This museum was founded by John de Menil and Dominique Schlumberger de Menil who immigrated to Houston from Paris during WWII. The Menil Collection is located in a quiet green inner-city area which has been described as a "neighborhood of art" because of the many museums and non-profit organizations in the vicinity. The Menils had bought entire blocks along the tree lined streets to turn into a permanent home for their art and today those homes have been converted into museums and art related buildings creating a "campus of art." The museum opened its doors in the present building in 1987; it was designed by prize winning architect Renzo Piano. The building was designed to blend in with the surrounding neighborhood; it has a façade of grey cypress, large glass panels and white painted steel. Inside there are dark stained pine wood floors, and the design allows for most of the art work to be viewed in natural light which pours in from specially designed paneled ceilings.

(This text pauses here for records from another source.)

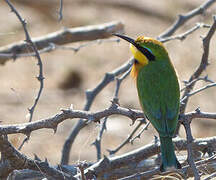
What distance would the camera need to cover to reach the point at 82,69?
7.48 m

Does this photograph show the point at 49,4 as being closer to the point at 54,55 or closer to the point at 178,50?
the point at 54,55

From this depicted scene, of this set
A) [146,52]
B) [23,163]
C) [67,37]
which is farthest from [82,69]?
[23,163]

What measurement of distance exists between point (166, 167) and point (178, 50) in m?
5.06

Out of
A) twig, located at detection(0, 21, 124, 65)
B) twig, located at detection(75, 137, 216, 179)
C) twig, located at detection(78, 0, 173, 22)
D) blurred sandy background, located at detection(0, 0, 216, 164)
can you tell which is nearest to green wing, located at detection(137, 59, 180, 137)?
twig, located at detection(75, 137, 216, 179)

The Menils saw a spiritual and formal connection between contemporary art and ancient art and the collection reflects this. During the years when the couple amassed their collection they were in close contact with many of the leading artists of the time like Andy Warhol, Max Ernst, Yves Klein and Rene Magritte. In all their collection includes 16,000 paintings, sculptures, drawings, photographs and rare books. The collection is divided into Antiquities; Byzantine/Medieval; African, Pacific Islands, Pacific Northwest Coast and Modern and Contemporary Art.
Isolated Mass/Circumflex by Michael Heizer Photo: spenceke/Flickr
Highlights of the Modern and Contemporary Collection include works by Pablo Picasso, Cezanne, Henri Matisse, Piet Mondrian and Christian Berard. There is an impressive Surrealist collection with works by Giorgio Chirico, Salvador Dalia and Paul Klee among others. There is a room called the "Witnesses to a Surrealist Vision" where 200 items are displayed which captivated and inspired Surrealist artists. The items include ritual masks, exotic curios and surgical tools.
Within the same "campus" of art there is the Cy Twombly Gallery, the product of a collaboration between the Menil Collection, the Dia Foundation and Twombly. Here the work by the famed American artist is on display. The Dan Flavin Installation in Richmond Hall, is a site specific creation housed within a former grocery store which has been converted, like the other buildings in the "art neighborhood". Flavin designed three pieces for the site making use of fluorescent lights, white lamps and ultraviolet lamps.
The Menil Drawing Institute occupies another converted building on the campus; it is dedicated to the exhibition and study of drawings. Also on the campus are a Conservation department and a Research Resources Center.